I meet her gaze and make each point unmistakable.
“Every vision is reported immediately.”
“Even fragments?”
“Yes.”
“Even if it makes no sense?”
“Yes.”
“Even if it is about you?”
Especially then.
“Yes.”
She looks into the fire for a long time, watching resin bubble in the wood before bursting into tiny blue sparks. When she speaks again, the bravado has thinned to honesty.
“I don’t trust what I’m seeing anymore.”
The confession is quiet enough that the forest nearly steals it. I answer just as quietly.
“Then borrow my certainty until yours returns.”
She should mock that. She should reject the offer on principle. Instead she nods once.
I hand her a cup of hot water mixed with herbs for the lingering headache. Our fingers brush.
We break camp under a sky washed pale and clear after rain.
I keep her beside me on the ascent, adjusting pace when fatigue shows, steering us away from low fog pockets and clustered stones, watching for the first sign of gold in her eyes or that distant look which means reality is thinning again.
Protection and control often resemble each other from the outside.
Intent is the only difference, and intent is invisible.
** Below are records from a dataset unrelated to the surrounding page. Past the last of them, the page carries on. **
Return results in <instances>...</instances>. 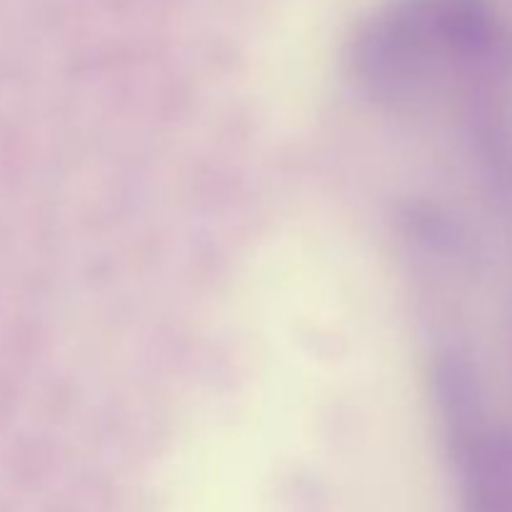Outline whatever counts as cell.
Instances as JSON below:
<instances>
[{
  "instance_id": "2",
  "label": "cell",
  "mask_w": 512,
  "mask_h": 512,
  "mask_svg": "<svg viewBox=\"0 0 512 512\" xmlns=\"http://www.w3.org/2000/svg\"><path fill=\"white\" fill-rule=\"evenodd\" d=\"M463 488L470 512H512V450L495 440L465 448Z\"/></svg>"
},
{
  "instance_id": "1",
  "label": "cell",
  "mask_w": 512,
  "mask_h": 512,
  "mask_svg": "<svg viewBox=\"0 0 512 512\" xmlns=\"http://www.w3.org/2000/svg\"><path fill=\"white\" fill-rule=\"evenodd\" d=\"M498 30L483 0H403L370 25L353 48L358 88L385 108L418 100L445 58L493 53Z\"/></svg>"
}]
</instances>
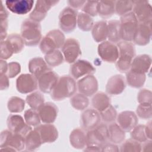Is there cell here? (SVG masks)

By midday the air grows cleaner. Pine replaces rot. Wind moves honestly through the branches. The ground holds firm beneath our boots. Aeryn’s shoulders lower by increments as the forest’s pressure eases.
She glances at me while stepping over a fallen limb.
“You’re hovering again.”
“I’m supervising.”
“You’re impossible.”
“Yet alive.”
A corner of her mouth lifts despite herself.
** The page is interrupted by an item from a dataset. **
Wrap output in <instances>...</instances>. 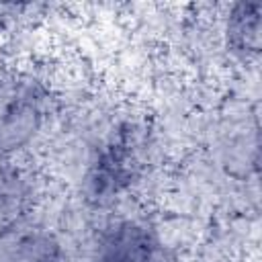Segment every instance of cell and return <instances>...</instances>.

That’s progress. The artifact still waits somewhere ahead beneath root and stone, war still gathers beyond the trees, my brothers still expect results measured in power and conquest. Yet as we climb into clearer light with her stride gradually steadier beside mine, I understand the mission has changed shape again.
To reach the relic, I first have to keep her whole. And for reasons I am not prepared to examine too closely, that objective no longer feels purely strategic.